Security Agency Trademarks and Fair Use

Can an individual expect fair use protection when using a government trademark?  That question lies at the heart of a dispute between a graphic artist named Dan McCall and the National Security Agency (NSA).  McCall made t-shirts with the NSA’s seal and text that said “The NSA: The Only Part of the Government that Actually Listens.”  The NSA then sent a cease and desist order, asking McCall to take his t-shirts off the market.  The NSA also sent a takedown order to Zazzle (the company making the t-shirts at the time) over the use of their trademark.
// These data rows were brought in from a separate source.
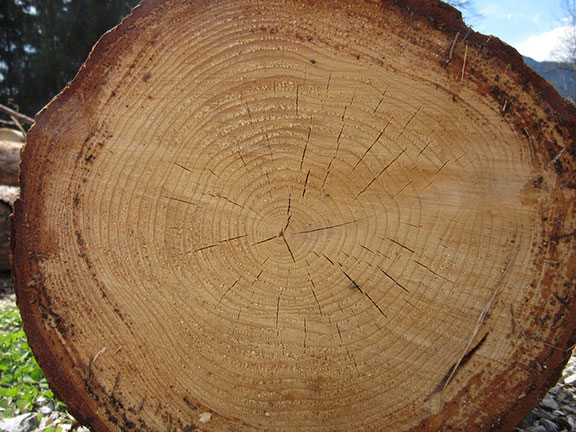 Les cernes d'un arbre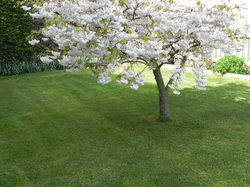 Mowed and strimmed lawn by oakwood gardening services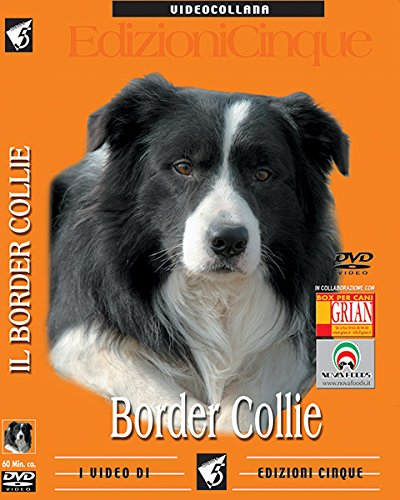 border-collie-1-dvd
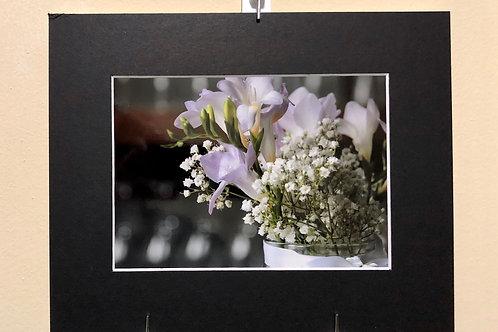 Freesia Bloom
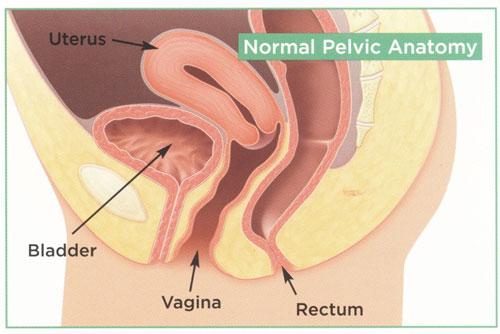 vagina-devstvennitsi-krupnoe-foto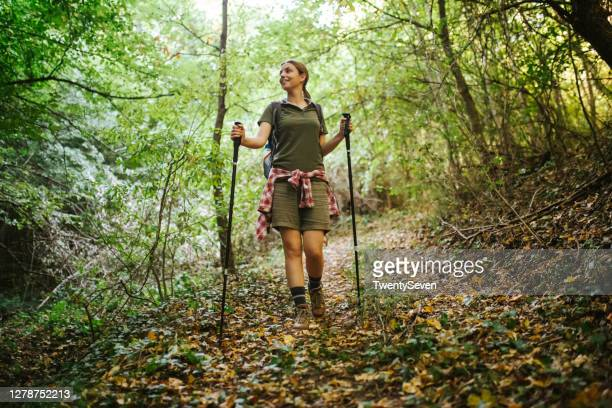 into the woods - hiking pole stock pictures, royalty-free photos & images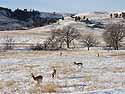 Pronghorns, Custer State Park, SD, January 2011.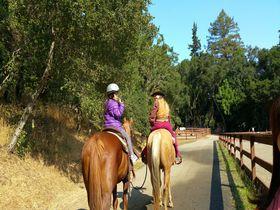 サンフランシスコ郊外で体験したい、乗馬にカヤック、クラフトビール!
This provides an interesting contrast with other sections of intellectual property law.  The government can’t, for example, own copyrighted works (per section 105 of the Copyright Act), though it can receive them through assignment or bequest.  However, the NSA is specifically authorized by statute to protect its symbol and name (in a manner similar to trademark law).  Section 15 of the National Security Act (PL 86-36) allows the NSA to prevent people from “knowingly us[ing] the words ‘National Security Agency’, the initials ‘NSA’, the seal of the National Security Agency, or any colorable imitation of such words, initials, or seal in connection with any merchandise, impersonation, solicitation, or commercial activity in a manner reasonably calculated to convey the impression that such use is approved, endorsed, or authorized by the National Security Agency.”  Section 15 then permits the Attorney General to begin court proceedings to enjoin the offending party.  The major issue to point out is that the NSA’s seal is not protected by Lantham Act, like a normal trademark.  The law protecting the NSA’s trademark is also (not surprisingly) much narrower in scope.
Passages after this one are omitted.